Square priced its initial public offering at $9 a share, valuing the company at $2.66 billion, but shares opened for trading at $11.20, good for a 25% gain, as the Jack Dorsey-led company seeks to upend how small businesses interact with their customers and conduct business.  The San Francisco-based company had been expected to price its initial public offering between $11 and $13 a share, which would've valued the company at roughly $4 billion at the mid-point of the range.

The company and some of its existing shareholders raised $243 million, ultimately selling 27 million shares in the offering.

Square, which said it has more than 2 million businesses using its payments processing hardware and software, garners 95% of its revenue from processing payments, taking a 2.75% fee for handling credit card payments. Its fledgling Square Capital business, which lends money to small businesses, accounts for the majority of the rest of its revenue.

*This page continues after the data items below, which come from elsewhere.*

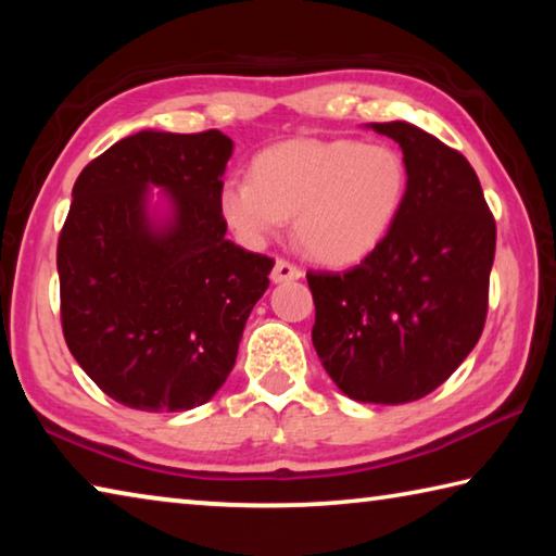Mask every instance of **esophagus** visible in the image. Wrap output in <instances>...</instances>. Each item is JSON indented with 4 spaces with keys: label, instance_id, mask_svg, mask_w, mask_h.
<instances>
[{
    "label": "esophagus",
    "instance_id": "esophagus-1",
    "mask_svg": "<svg viewBox=\"0 0 556 556\" xmlns=\"http://www.w3.org/2000/svg\"><path fill=\"white\" fill-rule=\"evenodd\" d=\"M301 277V269L296 265H291L287 260H277L275 269H271V281L275 285H281V281H294Z\"/></svg>",
    "mask_w": 556,
    "mask_h": 556
}]
</instances>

In the first nine months of 2015, Square generated $892.8 million in revenue but lost $131.5 million in net income. Some of that financial information comes from a highly publicized deal with Starbucks (SBUX - Get Report) , commissioned in 2012, that ultimately did not bear fruit for either company.

Dorsey was on hand to witness the start of trading however preferred to stay out of the sight of live video cameras and television. Assigned with the task of ringing the opening bell of the New York Stock Exchange was his mother, Marcia, while his father Tim watched from the side. Outside the NYSE were featured vendors of Square who had set up booths and trucks, allowing customers to taste and or purchase their products.  

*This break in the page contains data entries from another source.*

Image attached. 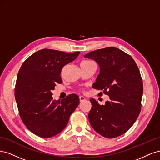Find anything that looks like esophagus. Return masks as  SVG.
Instances as JSON below:
<instances>
[{"mask_svg": "<svg viewBox=\"0 0 160 160\" xmlns=\"http://www.w3.org/2000/svg\"><path fill=\"white\" fill-rule=\"evenodd\" d=\"M79 99H80V101L82 102H83V101H85V100H86V98L84 97V96H80L79 97Z\"/></svg>", "mask_w": 160, "mask_h": 160, "instance_id": "obj_1", "label": "esophagus"}]
</instances>
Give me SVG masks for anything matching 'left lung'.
I'll return each mask as SVG.
<instances>
[{
  "mask_svg": "<svg viewBox=\"0 0 160 160\" xmlns=\"http://www.w3.org/2000/svg\"><path fill=\"white\" fill-rule=\"evenodd\" d=\"M84 56L96 61L100 68L92 87L110 98L104 105L90 100V124L105 138L121 136L133 126L141 110L143 83L138 67L131 56L115 47L96 50Z\"/></svg>",
  "mask_w": 160,
  "mask_h": 160,
  "instance_id": "8db88e82",
  "label": "left lung"
}]
</instances>
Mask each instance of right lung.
Returning a JSON list of instances; mask_svg holds the SVG:
<instances>
[{"mask_svg":"<svg viewBox=\"0 0 160 160\" xmlns=\"http://www.w3.org/2000/svg\"><path fill=\"white\" fill-rule=\"evenodd\" d=\"M80 52L68 54L42 49L26 60L20 67L15 86V99L24 125L37 136L48 138L62 131L78 106V95L54 100L52 90L61 84L63 67L74 61Z\"/></svg>","mask_w":160,"mask_h":160,"instance_id":"obj_1","label":"right lung"}]
</instances>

TheStreet got a first hand look at the activity both in and out of the exchange. 

The facade carried the names of hundreds of brands who partner with Square for their merchant services. 


Featured Square seller and florist, Lilybelle, based in San Francisco, served as the site of the opening bell ringing. Square point of sale devices could be seen amongst various vendors outside the NYSE. 


Dorsey preferred to stay out of the limelight and away from live television, choosing to capture his company's offering via streaming app Periscope, owned by Twitter (TWTR - Get Report) , the other company the enigmatic CEO leads.


 

Dorsey's mother, Marcia, tearfully and happily embraced her son she rang the opening bell for the start of the trading day. 


Traders huddled around Dorsey during the bid and ask phase, before the stock officially began trading.


Here, the first Square trade began at 10:08am EST, trading up nearly 25% at $11.20.